Em uma primeira abordagem, convém ressaltar que o número de moradores de rua tem tomado grandes proporções ao longo dos anos. Apenas em 2008, mais de 30 mil pessoas viviam nas ruas das principais metrópoles do país, de acordo com o site G1. Sobre tal ótica, essa realidade tem se mostrado como reflexo das altas taxas de desemprego, da exclusão social das minorias e, principalmente, da indiferença de órgãos públicos, como o Governo Federal, que pouco fazem sobre essa situação. Sob esse viés, o filósofo Immanuel Kant dizia que o princípio da ética é agir de forma que uma ação possa ser universal, o que vai de encontro do respeito ao artigo quinto da Constituição, já que ações para garantir moradia e saúde não são cedidas a todos.
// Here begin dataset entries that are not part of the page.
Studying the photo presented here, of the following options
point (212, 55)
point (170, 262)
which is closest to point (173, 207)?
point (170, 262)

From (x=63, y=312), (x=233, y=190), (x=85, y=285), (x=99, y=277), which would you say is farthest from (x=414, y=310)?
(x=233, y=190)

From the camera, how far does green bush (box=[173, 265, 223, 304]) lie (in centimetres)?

Outrossim, também é válido ressaltar a importância do auxílio que Ong’s e instituições religiosas desempenham em favor dos moradores de ruas. Dessa forma, a ajuda em alimentação, roupas e dormitórios provisórios estendem a esperança para essas pessoas, como faz o grupo Anjos da Noite, fundado em 1989, em São Paulo. Entretanto, por mais que esses atos ajudem centenas de pessoas, ainda não são suficientes para acabar com essa triste realidade. Sob esse viés, enquanto o preconceito, a repreensão e a insignificância por parte do Governo e da sociedade existir, essa luta em prol dos moradores de rua estará longe de ser vencida.


Infere – se, portanto, que medidas que amenizem a problemática atual precisam ser garantidas urgentemente. Para isso, cabe ao poder Legislativo conceder projetos de habitação exclusivos para moradores de rua, através da Câmara Federal, para que essas pessoas saiam das ruas e tenham casas. Além disso, o Governo Federal deve garantir o pleno acesso à saúde e trabalho para toda a população, através de investimentos nos postos de saúde, hospitais e na abertura de polos de indústrias, por meio de parcerias com empresas estrangeiras e brasileiras, para assim cumprir a Constituição e não gerar a necessidade de pessoas procurarem as ruas como abrigo. Por fim, é necessário ceder punições rígidas para pessoas que agridem de alguma forma os moradores de rua, por meio de leis, para dessa forma, voltar a população para a gravidade do problema. Apenas assim, será possível ter um país que não seja mais análogo à trama "O Cortiço".